Suatu kali di tahun 2003, setelah suaminya pulang sebentar ke kampung, Badriah mengajak anak-anaknya untuk mencoba mencari si ayah. Saat itu Badriah dalam keadaan hamil dua bulan. Mereka sampai di Banda Aceh dengan bekal sangat tipis. Karena tahu bahwa ayah mereka konon berjualan es krim, kala melihat seorang penjual es krim salah satu putra Badriah berseru, “Ayah!” Agar tidak terlalu malu, Badriah membeli es krim seharga lima ratus rupiah. Kemudian sang tukang es krim bertanya, mengapa anak Badriah memanggilnya ayah. Pertahanan Badriah runtuh, diceritakannya semua. Si tukang es krim iba bukan buatan, diajaknya Badriah dan anak-anaknya untuk sementara tinggal di rumahnya. Selama tinggal dengan Pak Es Krim, Badriah tidak lelah memperlihatkan foto suaminya pada tukang-tukang es krim lain. Sampai akhirnya, ada yang mengenal suami Badriah, dan bisa menunjukkan alamatnya.

Penuh harap, Badriah pergi ke alamat tersebut. Benar, suaminya tinggal di situ. Namun, harapan Badriah hancur saat dilihat suaminya ternyata sudah hidup dengan perempuan lain. Badriah hanya menyampaikan bahwa ia hamil, dan malamnya kembali ke Aceh Utara. Sejak saat itu mereka putus komunikasi. Sang suami tak pernah menampakkan batang hidungnya lagi. Namun, juga tidak menceraikannya.

Dari apa yang dialaminya sendiri, Badriah menilai bahwa pemahaman masyarakat kampungnya tentang hak dan kewajiban suami istri selama ini masih bersifat tradisional. Yaitu pemahaman yang sifatnya turun-temurun. Belum terdapat kesadaran untuk mempelajari lebih lanjut, apa yang sesungguhnya ada dalam ajaran agama Islam.

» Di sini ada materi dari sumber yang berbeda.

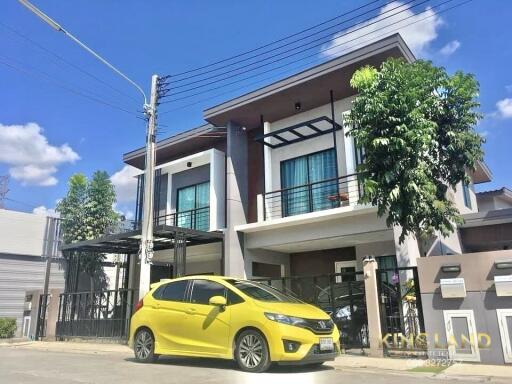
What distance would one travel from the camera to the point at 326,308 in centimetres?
1131

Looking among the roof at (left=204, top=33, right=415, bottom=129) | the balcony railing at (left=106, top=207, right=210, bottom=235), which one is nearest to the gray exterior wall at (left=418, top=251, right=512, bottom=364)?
the roof at (left=204, top=33, right=415, bottom=129)

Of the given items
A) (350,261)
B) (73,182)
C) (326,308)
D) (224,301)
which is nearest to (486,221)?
(350,261)

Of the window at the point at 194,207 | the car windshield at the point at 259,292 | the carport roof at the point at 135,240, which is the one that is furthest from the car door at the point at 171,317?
the window at the point at 194,207

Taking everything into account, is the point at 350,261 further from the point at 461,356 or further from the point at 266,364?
the point at 266,364

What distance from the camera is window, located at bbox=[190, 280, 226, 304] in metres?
8.83

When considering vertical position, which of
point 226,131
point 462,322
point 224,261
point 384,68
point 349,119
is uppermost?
point 226,131

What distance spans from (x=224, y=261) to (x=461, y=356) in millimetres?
8389

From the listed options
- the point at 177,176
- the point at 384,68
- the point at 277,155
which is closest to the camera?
the point at 384,68

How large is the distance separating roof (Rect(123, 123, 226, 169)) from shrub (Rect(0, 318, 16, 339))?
307 inches

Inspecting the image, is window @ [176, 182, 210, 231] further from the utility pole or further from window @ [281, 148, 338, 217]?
the utility pole

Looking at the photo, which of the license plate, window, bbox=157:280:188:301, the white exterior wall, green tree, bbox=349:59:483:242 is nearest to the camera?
the license plate

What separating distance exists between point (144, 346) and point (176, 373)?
73.2 inches

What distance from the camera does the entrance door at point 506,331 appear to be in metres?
8.32

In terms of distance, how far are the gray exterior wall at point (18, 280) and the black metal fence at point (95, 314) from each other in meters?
4.94
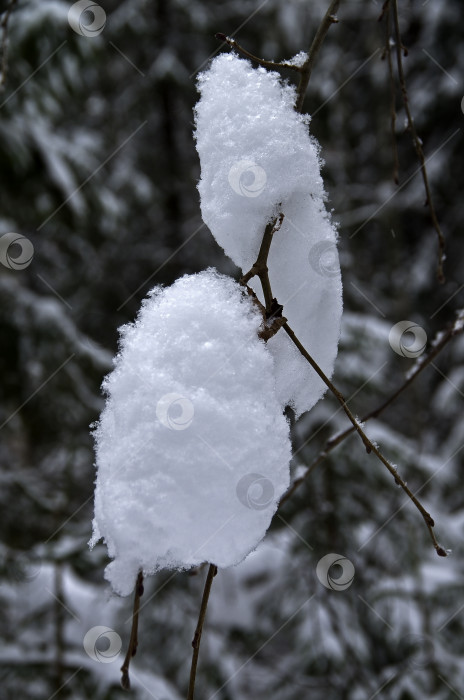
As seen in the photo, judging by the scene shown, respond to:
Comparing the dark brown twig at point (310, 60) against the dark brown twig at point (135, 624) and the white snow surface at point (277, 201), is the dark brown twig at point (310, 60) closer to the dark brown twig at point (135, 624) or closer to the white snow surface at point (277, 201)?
the white snow surface at point (277, 201)

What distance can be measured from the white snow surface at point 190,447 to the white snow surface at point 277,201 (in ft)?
0.25

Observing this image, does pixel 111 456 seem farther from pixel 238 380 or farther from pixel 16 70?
pixel 16 70

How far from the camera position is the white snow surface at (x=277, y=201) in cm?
79

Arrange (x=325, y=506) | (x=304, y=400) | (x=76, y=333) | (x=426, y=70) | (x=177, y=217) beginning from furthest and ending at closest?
(x=177, y=217) < (x=426, y=70) < (x=76, y=333) < (x=325, y=506) < (x=304, y=400)

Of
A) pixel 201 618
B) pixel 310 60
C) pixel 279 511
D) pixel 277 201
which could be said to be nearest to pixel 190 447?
pixel 201 618

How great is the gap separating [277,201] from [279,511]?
8.14ft

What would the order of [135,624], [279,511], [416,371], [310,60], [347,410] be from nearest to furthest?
[135,624], [347,410], [310,60], [416,371], [279,511]

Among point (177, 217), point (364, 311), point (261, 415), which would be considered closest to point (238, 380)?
point (261, 415)

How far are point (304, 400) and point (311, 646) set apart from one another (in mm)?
3556

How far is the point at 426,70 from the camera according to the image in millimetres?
6648

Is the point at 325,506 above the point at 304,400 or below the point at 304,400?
above

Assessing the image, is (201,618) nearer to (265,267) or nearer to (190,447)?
(190,447)

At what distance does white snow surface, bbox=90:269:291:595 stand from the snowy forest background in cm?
134

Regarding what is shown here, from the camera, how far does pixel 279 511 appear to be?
10.0 ft
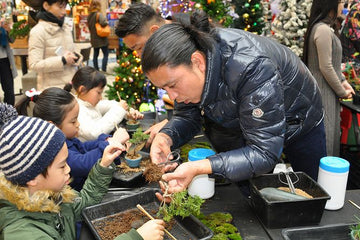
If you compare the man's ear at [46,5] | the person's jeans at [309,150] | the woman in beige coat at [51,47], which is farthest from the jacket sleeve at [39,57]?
the person's jeans at [309,150]

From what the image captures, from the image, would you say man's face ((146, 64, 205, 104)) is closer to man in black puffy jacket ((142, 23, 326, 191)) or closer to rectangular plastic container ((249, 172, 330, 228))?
man in black puffy jacket ((142, 23, 326, 191))

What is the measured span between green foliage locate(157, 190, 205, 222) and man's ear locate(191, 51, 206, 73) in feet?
1.56

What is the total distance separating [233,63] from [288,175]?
1.68 ft

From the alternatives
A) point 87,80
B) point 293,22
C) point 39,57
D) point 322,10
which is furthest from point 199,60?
point 293,22

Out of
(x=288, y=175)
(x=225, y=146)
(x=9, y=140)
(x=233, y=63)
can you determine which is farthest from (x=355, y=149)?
(x=9, y=140)

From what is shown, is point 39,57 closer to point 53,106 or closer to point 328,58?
point 53,106

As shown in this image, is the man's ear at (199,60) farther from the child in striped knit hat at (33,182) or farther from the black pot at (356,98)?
the black pot at (356,98)

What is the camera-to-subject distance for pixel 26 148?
3.97 ft

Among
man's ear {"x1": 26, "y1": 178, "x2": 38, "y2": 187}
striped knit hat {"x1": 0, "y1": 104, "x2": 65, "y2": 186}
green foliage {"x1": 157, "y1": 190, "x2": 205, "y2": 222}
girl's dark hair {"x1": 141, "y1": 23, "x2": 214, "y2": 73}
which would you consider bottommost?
green foliage {"x1": 157, "y1": 190, "x2": 205, "y2": 222}

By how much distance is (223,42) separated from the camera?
1.38m

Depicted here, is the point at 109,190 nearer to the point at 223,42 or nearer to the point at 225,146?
the point at 225,146

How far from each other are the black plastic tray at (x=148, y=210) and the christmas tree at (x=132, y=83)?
223cm

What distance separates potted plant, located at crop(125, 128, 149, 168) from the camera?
1789mm

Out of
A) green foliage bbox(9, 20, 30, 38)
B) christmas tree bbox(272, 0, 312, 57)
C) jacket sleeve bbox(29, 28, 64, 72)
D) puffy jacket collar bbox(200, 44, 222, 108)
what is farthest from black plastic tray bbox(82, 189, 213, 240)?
green foliage bbox(9, 20, 30, 38)
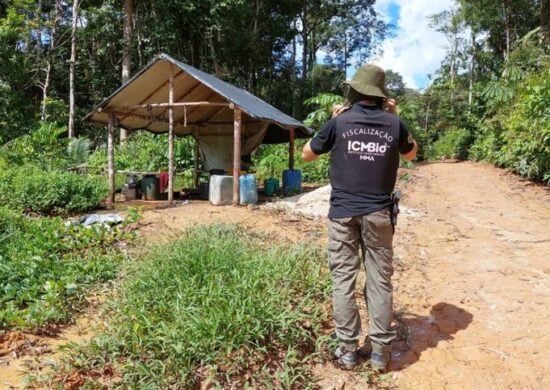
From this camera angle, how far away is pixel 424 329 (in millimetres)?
3725

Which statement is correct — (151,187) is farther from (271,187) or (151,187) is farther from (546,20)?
(546,20)

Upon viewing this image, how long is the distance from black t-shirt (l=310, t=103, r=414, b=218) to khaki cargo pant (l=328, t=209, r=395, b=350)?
0.34 feet

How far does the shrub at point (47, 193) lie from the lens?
350 inches

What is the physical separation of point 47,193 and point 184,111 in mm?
3322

“Setelah mengikuti kegiatan dan diskusi dengan lembaga pemberdayaan perempuan yang mengadakan program di kampung, barulah terbuka pikiran saya,” kata Badriah. “Pelan-pelan saya mulai memahami posisi, hak, dan kewajiban seorang perempuan yang diatur dalam agama, juga yang diatur oleh negara.  Hak dan kewajiban perempuan sebagai istri, sebagai ibu, dan sebagai individu. Sebelum itu, pemahaman saya terbatas pada ajaran tradisional bahwa seorang istri wajib mematuhi apa pun kata suaminya, karena ‘surga seorang istri terletak di telapak kaki suaminya‘. Mempertanyakan keputusan suami, apalagi menentangnya, adalah dosa besar,” jelas Badriah, merujuk pada hadits populer ‘…law shaluha libasyarin ayyasjuda, libasyaril la amartul mar ata antasjuda li zawjiha, min ‘izhami haqi alayha.’ (…andaikan pantas, maka aku (Rasulullah salallahu ‘alayhi wassalaam) akan perintahkan seorang istri untuk bersujud pada suaminya, sebab besarnya hak suami pada istrinya. (HR Tirmidzi dan al Hakim))

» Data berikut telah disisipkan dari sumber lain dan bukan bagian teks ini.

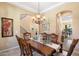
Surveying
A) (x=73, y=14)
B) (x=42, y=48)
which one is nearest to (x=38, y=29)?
(x=42, y=48)

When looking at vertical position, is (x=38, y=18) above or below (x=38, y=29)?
above

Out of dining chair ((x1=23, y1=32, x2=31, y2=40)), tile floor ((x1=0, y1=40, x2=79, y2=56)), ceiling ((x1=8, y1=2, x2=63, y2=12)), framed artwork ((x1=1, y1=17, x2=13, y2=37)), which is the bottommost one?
tile floor ((x1=0, y1=40, x2=79, y2=56))

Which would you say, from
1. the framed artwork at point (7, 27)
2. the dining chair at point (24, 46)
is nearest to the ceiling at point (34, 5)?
the framed artwork at point (7, 27)

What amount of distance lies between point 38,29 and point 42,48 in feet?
1.08

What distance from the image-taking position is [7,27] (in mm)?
1799

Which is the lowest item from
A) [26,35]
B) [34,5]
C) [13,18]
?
A: [26,35]

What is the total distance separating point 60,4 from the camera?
1797mm

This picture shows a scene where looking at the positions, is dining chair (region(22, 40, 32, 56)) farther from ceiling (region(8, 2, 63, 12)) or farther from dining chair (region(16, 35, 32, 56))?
ceiling (region(8, 2, 63, 12))

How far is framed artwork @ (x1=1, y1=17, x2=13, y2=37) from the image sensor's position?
1.78 meters

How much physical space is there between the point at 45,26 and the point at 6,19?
672 millimetres

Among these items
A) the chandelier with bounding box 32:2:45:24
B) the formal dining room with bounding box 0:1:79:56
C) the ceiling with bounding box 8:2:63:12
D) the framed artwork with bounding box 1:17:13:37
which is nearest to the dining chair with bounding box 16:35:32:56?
the formal dining room with bounding box 0:1:79:56

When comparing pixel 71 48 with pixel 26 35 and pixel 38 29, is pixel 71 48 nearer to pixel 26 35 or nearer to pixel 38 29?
pixel 38 29

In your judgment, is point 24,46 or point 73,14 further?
point 24,46

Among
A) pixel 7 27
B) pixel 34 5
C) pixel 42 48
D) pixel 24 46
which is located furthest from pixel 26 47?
pixel 34 5
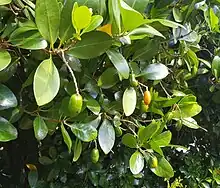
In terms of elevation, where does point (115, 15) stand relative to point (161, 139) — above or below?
above

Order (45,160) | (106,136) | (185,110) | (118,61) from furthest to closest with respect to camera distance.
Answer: (45,160) < (185,110) < (106,136) < (118,61)

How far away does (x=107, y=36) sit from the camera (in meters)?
0.61

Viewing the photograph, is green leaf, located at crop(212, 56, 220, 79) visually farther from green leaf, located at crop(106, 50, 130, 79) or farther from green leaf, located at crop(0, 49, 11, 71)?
green leaf, located at crop(0, 49, 11, 71)

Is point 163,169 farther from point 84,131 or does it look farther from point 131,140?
point 84,131

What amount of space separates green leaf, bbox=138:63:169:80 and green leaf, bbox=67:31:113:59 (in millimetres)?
246

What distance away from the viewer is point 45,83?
550mm

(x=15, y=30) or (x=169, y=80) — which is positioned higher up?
(x=15, y=30)

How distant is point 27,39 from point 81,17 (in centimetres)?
9

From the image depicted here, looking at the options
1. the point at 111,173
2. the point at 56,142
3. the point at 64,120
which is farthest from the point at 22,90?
the point at 111,173

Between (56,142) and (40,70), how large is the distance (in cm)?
56

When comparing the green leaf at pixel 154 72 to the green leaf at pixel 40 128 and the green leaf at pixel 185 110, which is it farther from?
the green leaf at pixel 40 128

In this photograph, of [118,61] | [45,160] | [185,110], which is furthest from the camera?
[45,160]

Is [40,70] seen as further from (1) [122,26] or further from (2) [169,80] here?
(2) [169,80]

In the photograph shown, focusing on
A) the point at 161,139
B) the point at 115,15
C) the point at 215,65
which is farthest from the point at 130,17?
the point at 215,65
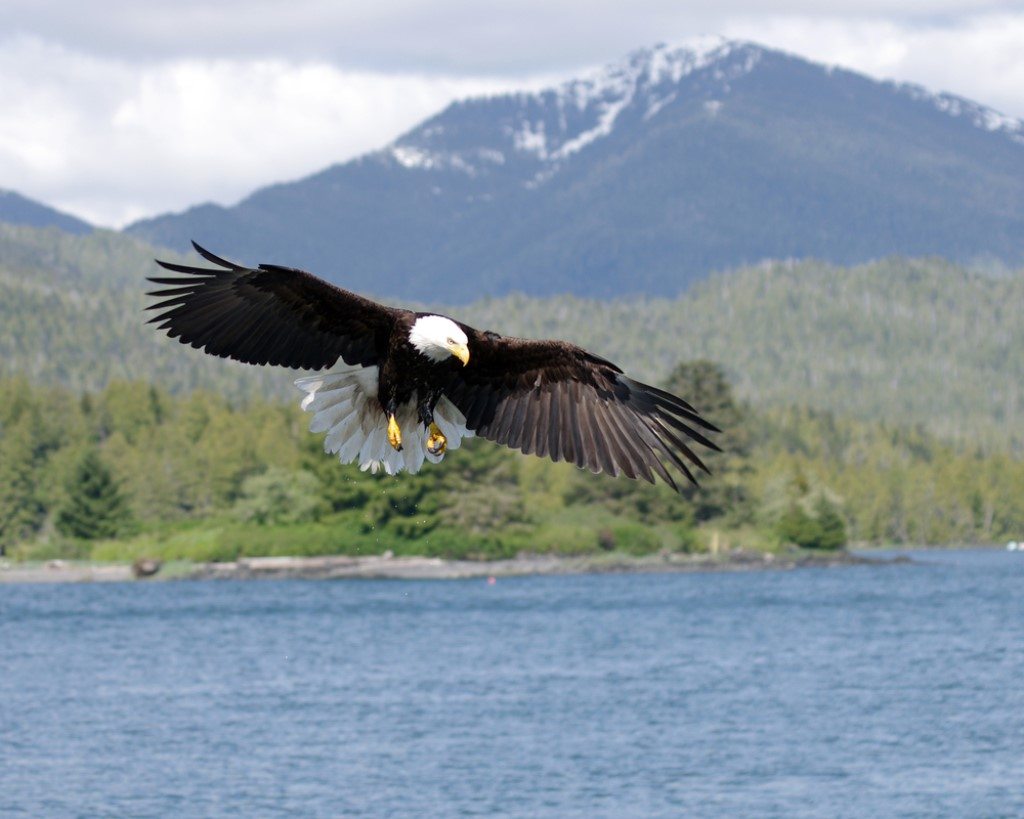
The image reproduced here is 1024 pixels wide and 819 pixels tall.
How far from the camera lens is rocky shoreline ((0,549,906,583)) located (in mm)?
90062

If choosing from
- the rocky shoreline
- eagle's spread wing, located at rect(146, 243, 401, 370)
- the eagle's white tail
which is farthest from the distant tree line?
eagle's spread wing, located at rect(146, 243, 401, 370)

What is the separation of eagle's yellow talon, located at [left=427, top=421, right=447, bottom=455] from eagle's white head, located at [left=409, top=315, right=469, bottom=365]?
651 mm

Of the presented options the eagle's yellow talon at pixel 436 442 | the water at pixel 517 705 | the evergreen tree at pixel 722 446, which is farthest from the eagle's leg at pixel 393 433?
the evergreen tree at pixel 722 446

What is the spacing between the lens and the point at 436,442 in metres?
12.4

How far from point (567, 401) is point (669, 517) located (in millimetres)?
84818

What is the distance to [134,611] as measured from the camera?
7469 cm

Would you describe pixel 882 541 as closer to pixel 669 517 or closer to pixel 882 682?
pixel 669 517

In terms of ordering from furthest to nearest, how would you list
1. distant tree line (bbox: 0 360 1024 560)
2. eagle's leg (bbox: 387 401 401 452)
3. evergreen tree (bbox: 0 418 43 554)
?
evergreen tree (bbox: 0 418 43 554)
distant tree line (bbox: 0 360 1024 560)
eagle's leg (bbox: 387 401 401 452)

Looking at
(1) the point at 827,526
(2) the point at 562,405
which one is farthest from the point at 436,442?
(1) the point at 827,526

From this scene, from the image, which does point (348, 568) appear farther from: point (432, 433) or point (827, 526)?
point (432, 433)

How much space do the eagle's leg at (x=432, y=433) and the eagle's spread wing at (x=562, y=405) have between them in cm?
51

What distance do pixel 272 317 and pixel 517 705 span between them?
32.9 meters

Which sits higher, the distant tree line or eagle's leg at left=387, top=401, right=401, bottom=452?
the distant tree line

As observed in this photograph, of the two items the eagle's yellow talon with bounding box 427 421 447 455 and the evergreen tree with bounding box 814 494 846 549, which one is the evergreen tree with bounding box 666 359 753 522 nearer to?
the evergreen tree with bounding box 814 494 846 549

“Malam setelah saya paham bahwa seorang istri ternyata tidak hanya harus melaksanakan kewajiban, namun juga memiliki hak yang harus dipenuhi oleh suaminya, saya menangis sejadi-jadinya. Barulah saya tahu, bahwa apa yang selama ini saya yakini sebagai hal yang wajar dilakukan oleh seorang suami, ternyata menyimpang.” Badriah tersenyum lagi. “Sejak saat itu saya bertekad untuk membantu sesama perempuan untuk memahami posisi, hak dan kewajiban mereka.”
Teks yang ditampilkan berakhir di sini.